The Jan. 20 Krewe of Krewes Grande Ball, a much anticipated annual preliminary to the parades, had the theme of “Famous Duos.”
Kyle and Amy Stephens dressed as Superman and Wonder Woman and were proclaimed Duke and Duchess of Justice.
Jim and Suzy Wimberly came as lead characters Danny and Sandy from “Grease” and the Duke and Duchess of Greased Lightning.
Ray and Ruth Hancock nailed the Beauty and the Beast homage as the Duke and Duchess of Villeneuve.
Paul Burch and Raul Burch were the Dukes of Siegfried and Roy.
The Greater Orange Chamber of Commerce and the City of Orange are combining to put on the two-day downtown event that will feature three parades.
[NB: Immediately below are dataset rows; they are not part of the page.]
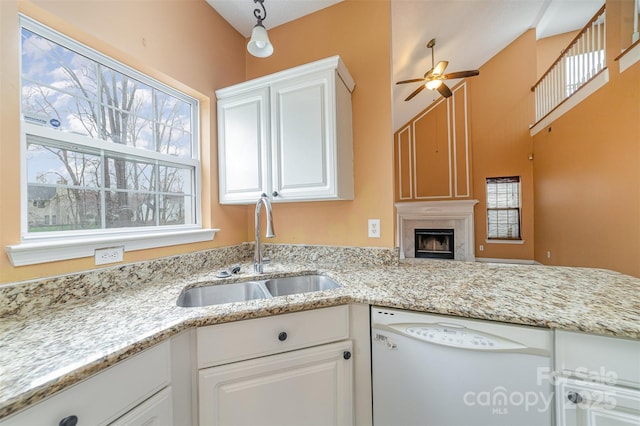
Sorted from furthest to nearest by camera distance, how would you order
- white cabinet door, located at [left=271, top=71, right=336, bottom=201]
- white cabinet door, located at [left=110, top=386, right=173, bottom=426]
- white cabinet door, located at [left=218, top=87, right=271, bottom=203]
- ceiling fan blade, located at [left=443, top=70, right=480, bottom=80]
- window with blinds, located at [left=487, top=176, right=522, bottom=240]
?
window with blinds, located at [left=487, top=176, right=522, bottom=240] → ceiling fan blade, located at [left=443, top=70, right=480, bottom=80] → white cabinet door, located at [left=218, top=87, right=271, bottom=203] → white cabinet door, located at [left=271, top=71, right=336, bottom=201] → white cabinet door, located at [left=110, top=386, right=173, bottom=426]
At 6 p.m. Friday, Feb. 2, the Jeep Parade will take place on a parade route starting at the Orange County Courthouse parking lot. It goes west on Division to 10th Street, then north to Green Avenue, south on First Street, west on Front Street and south on Fifth to the Riverfront Pavilion.
The band “Mixx Fixxer,” a 70s Rock tribute band, will go on stage after the end of the Jeep Parade.
Saturday’s action begins with a 3:30 p.m. Munchkin Parade for the youngsters. The Krewe of Krewes Parade begins at 5:30 p.m.
Activities for children, as well as food and drink vendors, will be available. Riverfront Pavilion rules forbid bringing pets and coolers.
Mardi Gras krewes in the Orange celebration are made up of groups of two to three dozen friends. Each krewe sponsors and decorates a parade float.
Of the 13 krewes in this year’s event, about half own their floats while others are rented or borrowed from the Mardi Gras of Southeast Texas in Port Arthur.
“The parade is pretty involved, to get the float ready,” says Fruge’ whose Creole Krewe has been working at nights to get just the right look.
“We have new decorations every year,” she said. “We meet about once a month during the year to plan.”